— start of Records for this exercise —

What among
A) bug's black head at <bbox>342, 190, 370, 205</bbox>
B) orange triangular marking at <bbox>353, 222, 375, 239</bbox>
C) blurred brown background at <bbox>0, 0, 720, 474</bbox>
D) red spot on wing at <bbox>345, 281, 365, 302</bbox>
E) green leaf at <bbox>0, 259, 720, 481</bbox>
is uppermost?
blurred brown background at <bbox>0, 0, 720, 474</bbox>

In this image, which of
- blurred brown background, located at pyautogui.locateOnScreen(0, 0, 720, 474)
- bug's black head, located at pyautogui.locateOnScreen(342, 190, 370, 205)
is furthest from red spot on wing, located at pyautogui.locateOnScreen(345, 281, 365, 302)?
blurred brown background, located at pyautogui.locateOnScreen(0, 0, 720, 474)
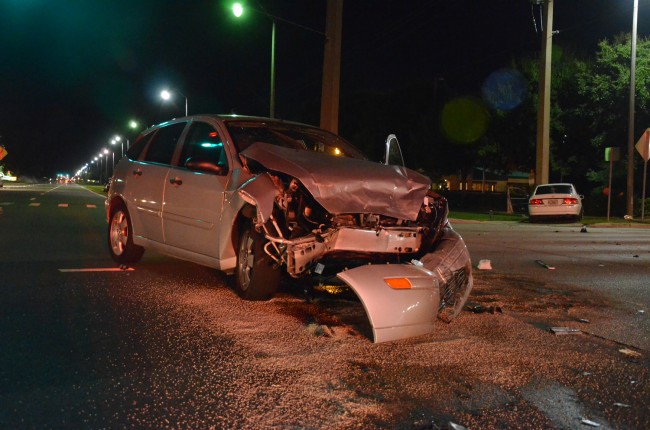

— end of Records for this exercise —

_Exercise objective_
Rewrite the material from the line containing "In this image, which of" through the end of the material, swapping "furthest" for "farthest" and changing nothing else. Leave the picture out of your answer.

_Exercise output_
In this image, which of
- blurred brown background, located at pyautogui.locateOnScreen(0, 0, 720, 474)
- bug's black head, located at pyautogui.locateOnScreen(342, 190, 370, 205)
is farthest from red spot on wing, located at pyautogui.locateOnScreen(345, 281, 365, 302)?
blurred brown background, located at pyautogui.locateOnScreen(0, 0, 720, 474)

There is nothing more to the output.